Awesome

DIME-FM

Implementation of "DIME-FM: DIstilling Multimodal and Efficient Foundation Models" (ICCV 2023)

Abstract

Large Vision-Language Foundation Models (VLFM), such as CLIP, ALIGN and Florence, are trained on large-scale datasets of image-caption pairs and achieve superior transferability and robustness on downstream tasks, but they are difficult to use in many practical applications due to their large size, high latency and fixed architectures. Unfortunately, recent work shows training a small custom VLFM for resource-limited applications is currently very difficult using public and smaller-scale data. In this paper, we introduce a new distillation mechanism (DIME-FM) that allows us to transfer the knowledge contained in large VLFMs to smaller, customized foundation models using a relatively small amount of inexpensive, unpaired images and sentences. We transfer the knowledge from the pre-trained CLIP-ViT- L/14 model to a ViT-B/32 model, with only 40M public im- ages and 28.4M unpaired public sentences. The resulting model “Distill-ViT-B/32” rivals the CLIP-ViT-B/32 model pre-trained on its private WiT dataset (400M image-text pairs): Distill-ViT-B/32 achieves similar results in terms of zero-shot and linear-probing performance on both Ima- geNet and the ELEVATER (20 image classification tasks) benchmarks. It also displays comparable robustness when evaluated on five datasets with natural distribution shifts from ImageNet.

* _EXERCISES_
1. Summarize the DIME-FM abstract in two sentences.
2. Answer these questions from the DIME-FM abstract.
(a) Which pre-trained model is the knowledge transferred from?
(b) How many unpaired public sentences are used?
(c) On how many datasets with natural distribution shifts from ImageNet is robustness evaluated?
3. Extend the DIME-FM abstract past its last sentence.
The lines that follow are not needed for any of this.

* _SUPPLIED INFORMATION_

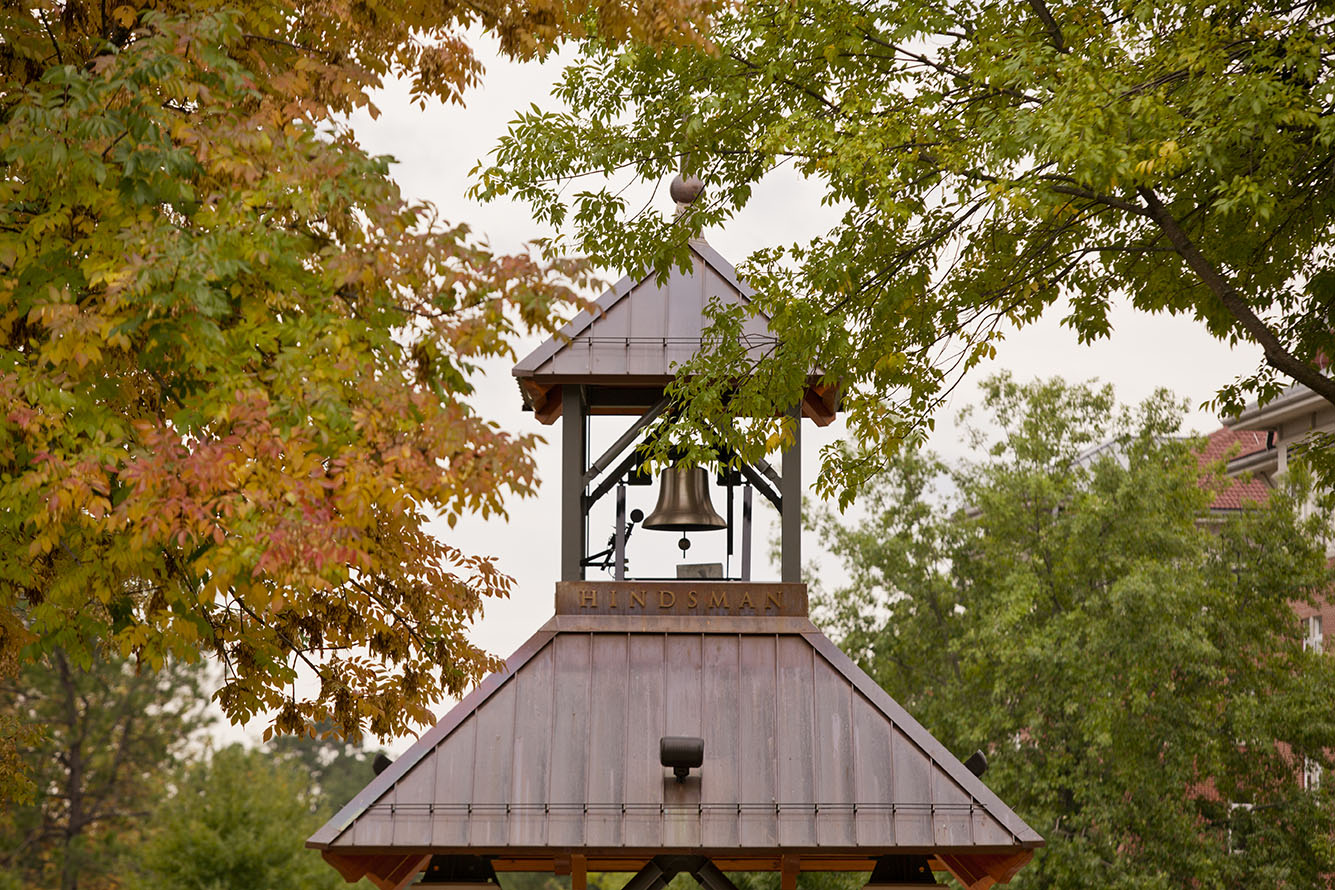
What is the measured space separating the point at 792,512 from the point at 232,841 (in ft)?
70.5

* _RESPONSES_
1. Large vision-language foundation models such as CLIP transfer well but are hard to use in practice because of their size, latency and fixed architectures, so DIME-FM distills their knowledge into smaller, customized models using a relatively small amount of inexpensive, unpaired images and sentences. Distilling CLIP-ViT-L/14 into a ViT-B/32 model with 40M public images and 28.4M unpaired public sentences yields Distill-ViT-B/32, which rivals CLIP-ViT-B/32 in zero-shot performance, linear-probing performance and robustness.

2.
(a) CLIP-ViT-L/14
(b) 28.4M
(c) Five

3.
Links: Arxiv/Project Page/Poster/Slides

Welcome to cite our work if you find it is helpful to your research.

@article{sun2023dime,
  title={DIME-FM: DIstilling Multimodal and Efficient Foundation Models},
  author={Sun, Ximeng and Zhang, Pengchuan and Zhang, Peizhao and Shah, Hardik and Saenko, Kate and Xia, Xide},
  journal={arXiv preprint arXiv:2303.18232},
  year={2023}
}

Release TODO List

Checkpoints
Evaluation code
Training code (Expected by the end of Oct)

Checkpoints

Model	Image Training Set	Text Training Set	ZS on IN-1K	ZS on ELEVATER	LP on ELEVATER	Robustness	Download
ViT-B/32	IN-21K + GCC-15M + YFCC-14M	Filtered Roberta NLP Corpus	66.5%	56.4%	79.2%	50.2%	ckpt
ViT-B/32	IN-21K + GCC-15M + YFCC-14M	IN-21K Prompts + GCC-15M + YFCC-14M + Downstream Tasks' Prompts	66.1%	57.7%	79.4%	-	ckpt

Evaluation

Our evaluation is based on ELEVATER benchmark (Please refer to README in Evaluation folder). We extend ELEVATER benchmark to include the ImageNet Variants as the Robustness Evaluation. The download links of these datasets can be found HERE.

Training

We provide the training code in Training folder.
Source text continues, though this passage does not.